Traditionally, data teams were formed by Data Engineers and Data Analysts.
The Data Engineers are responsible for building up the infrastructure to support data operations. These would include the configuration of databases and the implementation of ETL processes that are used to ingest data from external sources into a destination system (perhaps another database). Furthermore, Data Engineers are typically in charge of ensuring data integrity, freshness and security so that Analysts can then query the data. A typical skillset for a Data Engineer includes Python (or Java), SQL, orchestration (using tools such as Apache Airflow) and data modeling.

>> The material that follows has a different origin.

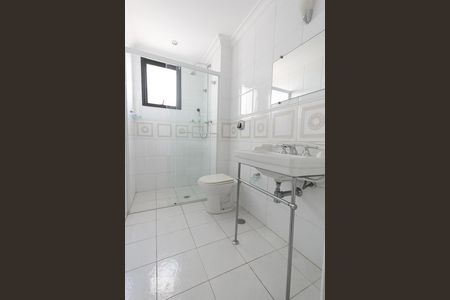 Apartamento à venda com 114m², 3 quartos e 2 vagasBanheiro 2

On the other hand, Data Analysts are supposed to build dashboards and reports using Excel or SQL in order to provide business insights to internal users and departments.

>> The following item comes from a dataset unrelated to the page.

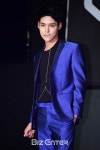 [BZ포토] 비트윈 정하, 깜찍한 입술 앙~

In order to process data and gain valuable insights we first need to extract it, right? 🤯
Data Ingestion is performed using ETL (and more recently with ELT) processes. Both ETL and ELT paradigms involve three main steps; Extract, Transform and Load. For now, let’s ignore the sequence of executing these steps and let’s focus on what does each step do independently.
This step refers to the process of pulling data from a persistent source. This data source could be a database, an API endpoint a file or a message queue.
In Transform step, the pipeline is expected to perform some changes in the structure and/or format of the data in order to achieve a certain goal. A transformation could be a modification (e.g. mapping
“United States” to
“US”), an attribute selection, a numerical calculation or a join.